Logs Management on K8S Cluster using Loki, Fluentbit & Grafana

Unnati GuptaUnnati Gupta
6 min read

When you're running applications on Kubernetes, logs start piling up fast—really fast. And if you're working with multiple services or teams, figuring out how to manage all those logs without burning a hole in your cloud bill becomes a real challenge.

In this blog, I’ll share how I set up a simple but powerful logging pipeline using Fluent Bit, Grafana, Loki, and AWS S3. This setup helped me get real-time visibility into what's happening in my cluster, while also storing logs long-term in a way that’s easy on the wallet.

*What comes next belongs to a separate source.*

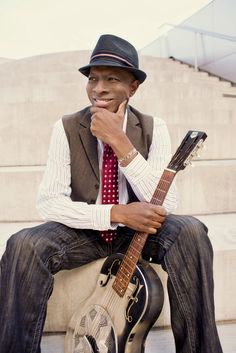 """Keb """"Mo"""",  Coolness """"Step aside & let your light shine"""" :)"""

Grafana/Lokiis an open-source log aggregation system that supports large-scale log management. It is a widely adopted tool for organizations observability stack.

Fluent Bit is a lightweight and high-performance log forwarder designed for cloud-native environments like Kubernetes. It collects logs from containers, processes them, and routes them to destinations like Loki, Elasticsearch, or AWS S3. Its small footprint and flexible configuration make it ideal for efficient log management at scale.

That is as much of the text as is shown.